India’s latest Time Use Survey (TUS) 2024 from the Ministry of Statistics & Programme Implementation has laid bare an uncomfortable truth: young Indian women are far less likely to exercise than their male peers. The survey, covering more than 4.5 lakh people, shows just 3.9 per cent of women aged 15–29 engage in daily sports or exercise, compared to 14.8 per cent of men. That difference of 18 minutes might not sound huge in a single day — but over weeks, months, years, it adds up significantly in terms of health benefits.What’s striking is that this survey also shows time spent on culture, leisure, mass‑media and sports increased for both genders. But the increase hasn’t closed the gap. Women, especially younger ones, still face several unique hurdles.
Root Causes: Time, Norms, and Invisible Loads
1. Domestic responsibility big chunk of the difference comes from unpaid domestic and caregiving work. The survey shows that women aged 15‑59 spend about 305 minutes per day on unpaid domestic services; men spend significantly less. Caregiving also takes up a lot more of women’s time.
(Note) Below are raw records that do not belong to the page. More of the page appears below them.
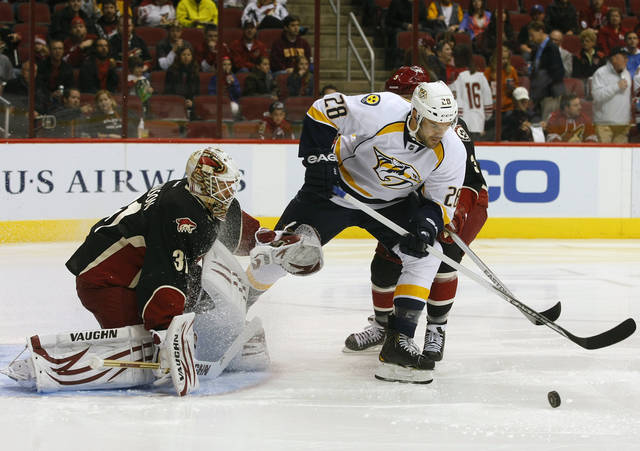 Nashville Predators center Paul Gaustad (28) looks to score on Phoenix Coyotes goalie Chad Johnson (31) in the first period during an NHL hockey game on Monday, Jan. 28, 2013, in Glendale, Ariz. (AP Photo/Rick Scuteri)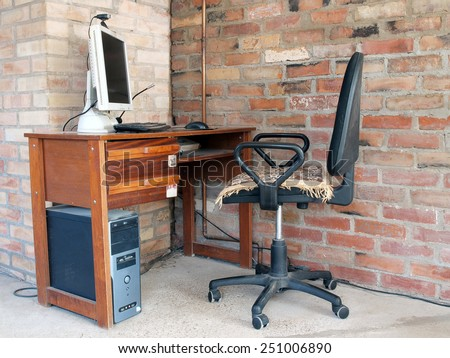 Table with desktop computer in room corner near red brick wall       - stock photo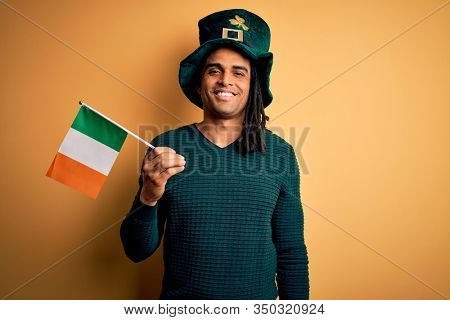 African american man wearing green hat holding irish ireland flag celebrating saint patricks day with a happy face standing and smiling with a confident smile showing teeth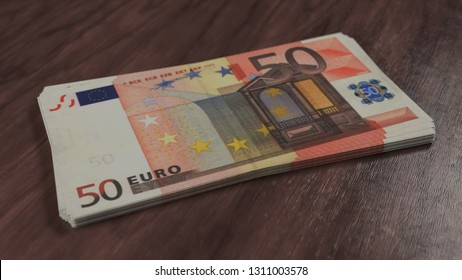 Pack of money. Fifty euro banknotes on the wooden floor. 50 european cash currency 3D illustration, depth of field.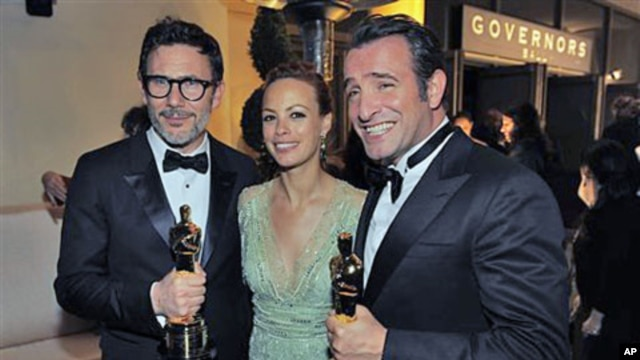 From left, Michel Hazanavicius with the award for best director for 'The Artist,' Berenice Bejo and Jean Dujardin with the award for best actor in a leading role for 'The Artist' at the Governors Ball following the 84th Academy Awards, in the Hollywood se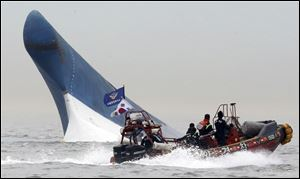 South Korean coast guard officers try to rescue passengers from the sinking ferry.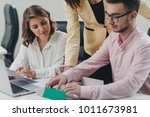 business team working on a... | Shutterstock . vector #1011673981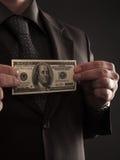 Бизнесмен с 100 долларами стоковое изображение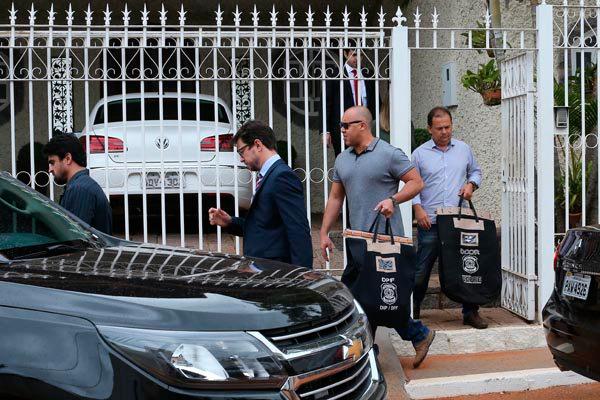 Policiais federais deixam a residência do ex-senador Luiz Otávio e carregam malotes após cumprimento de busca e apreensão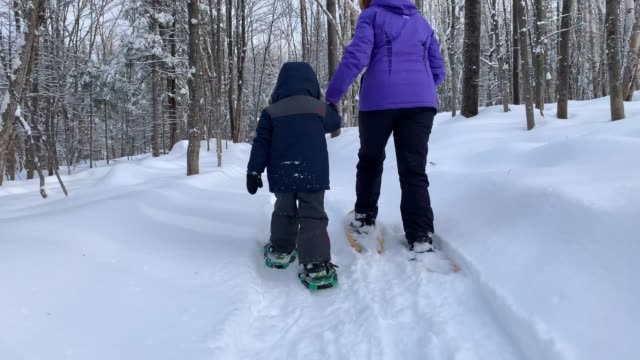 Grandmother and Grandson Snowshoeing and Exploring Forest on Hiking Trail In Winter
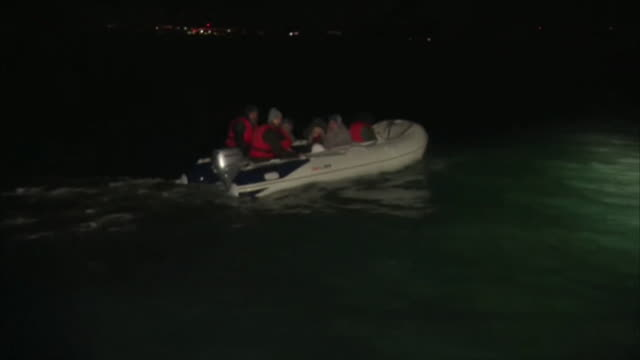 iranian migrants crossing english channel to uk in small dinghy - english channel stock videos & royalty-free footage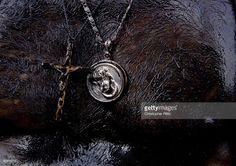 Stock Photo : Religious icons being worn around man's neck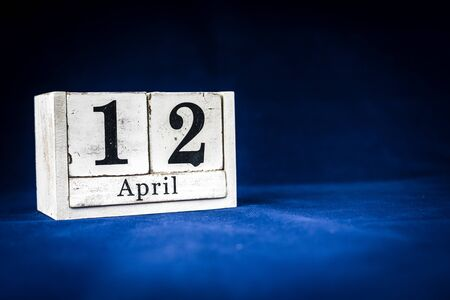 April 12th, Twelfth of April, Day 12 of month April - rustic wooden white calendar blocks on dark blue background with empty space for text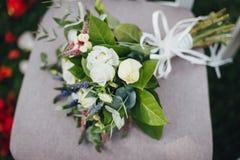 Schließen Sie oben von der Heirat des Brautblumenstraußes mit Rosen auf dem Stuhl stockfoto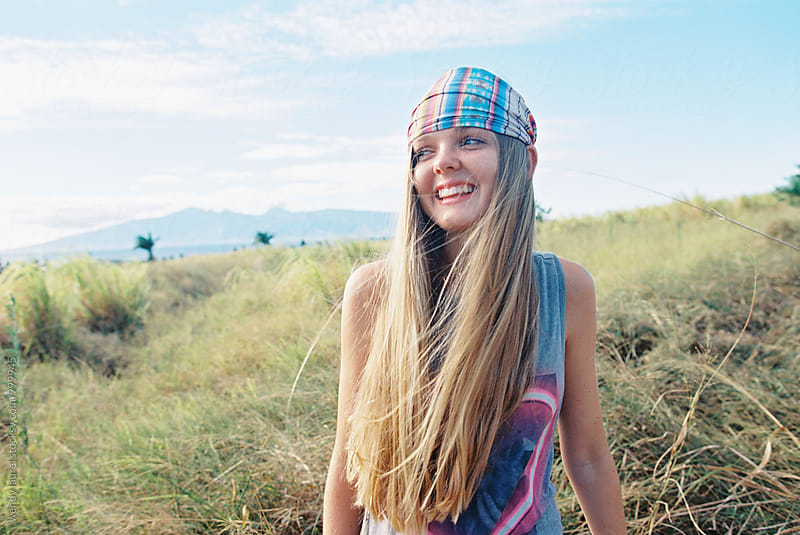 rainbow headband on girl smiling with joy in field by wendy laurel for Stocksy United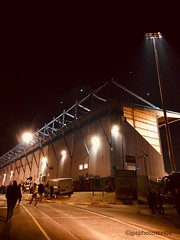 Under the lights (stewardsonjp1) Tags: monochrome people footballground stand crowd game midweek excitement fieldmill mansfield floodlights soccer football
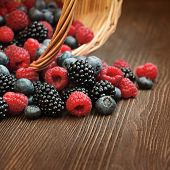 different berries (blueberries raspberries blackberries) in a basket on a wooden table
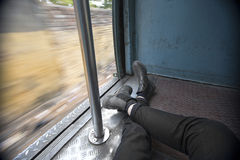 POV Traveler reclines in train carriage. Point of view of traveler, sitting on a moving train as the blurred scenery of Kolkata, India, passes by Stock Photos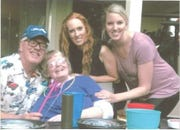 Traci Trout (center) is pictured with her husband, Len, and two daughters, Tiffany and Crystal (left to right) before her death in 2018.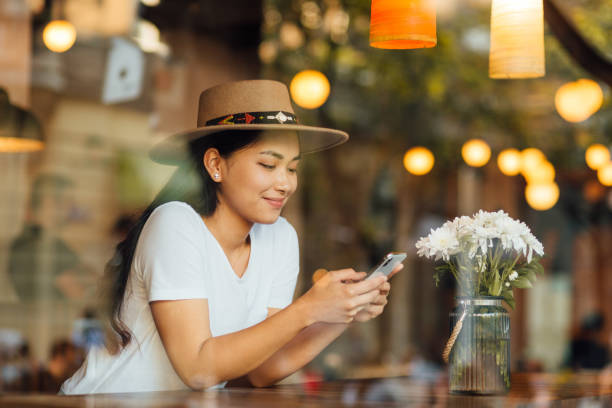 Beautiful woman sitting in a cafe stock photo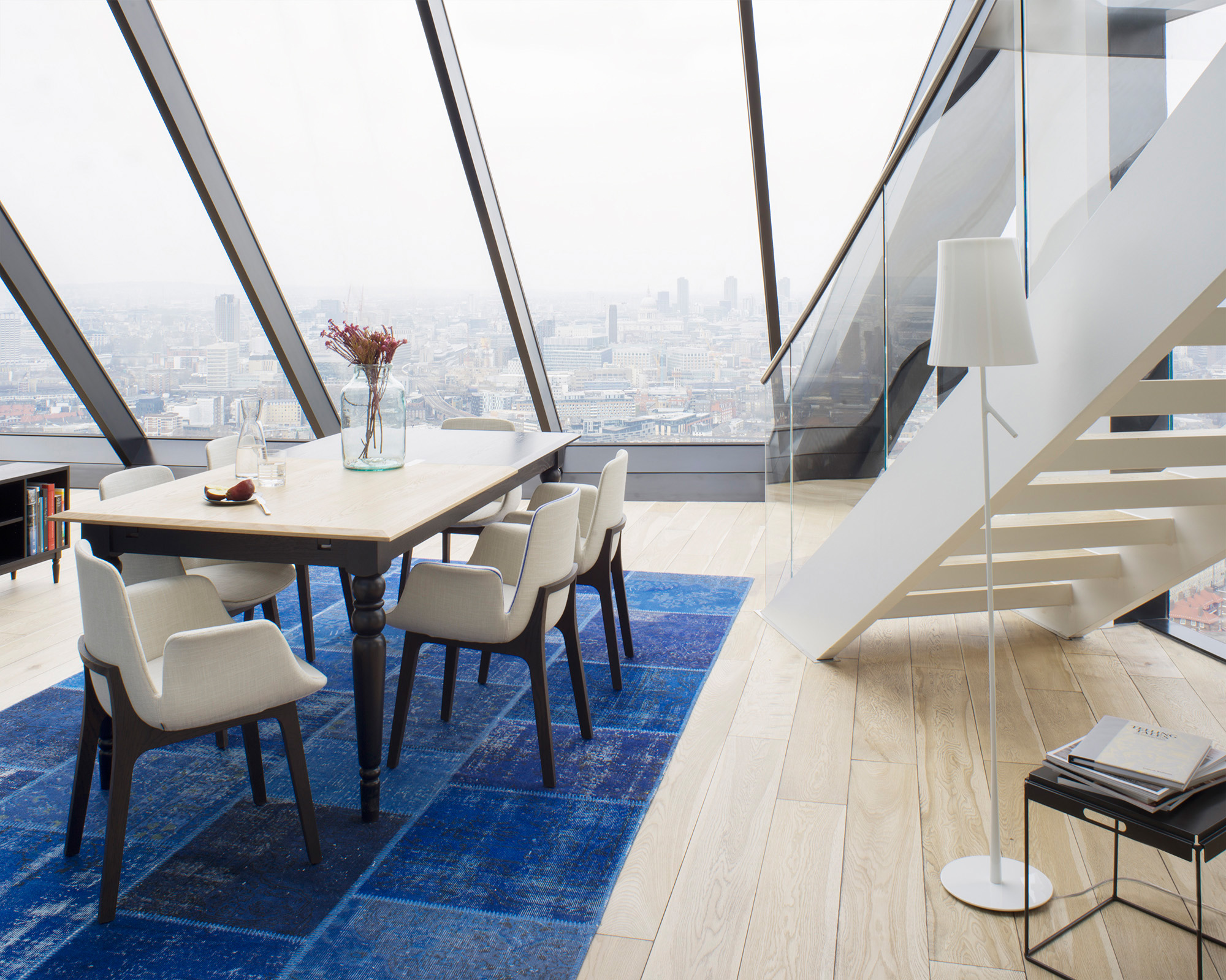 Dining table overlooking London in one of its highest apartments, dining chairs are Poliform, the table is an extension table by Georg Œhler manufactured in London.  Photography Justin Barton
When the day is consumed by responsibilities at home, the energy, time, and sometimes even motivation to work out get pushed aside.
2. Safety, access, and what people expect: A lot of young women say they worry about safety or that they don’t have places to work out, or that people judge them. It can be tough or scary to be outside at certain times, go to gyms, or just jog in parks. Often, people think women should focus on school or family instead of working out.
3. Not seeing people to look up to or getting cheers: Boys usually have a leg up when it comes to sports. Parents and schools often tell them to play and work out. Girls don’t always get the same boost, and there aren’t as many places or programs for them. Once you get into habits, you usually stick with them, so it’s good to start early.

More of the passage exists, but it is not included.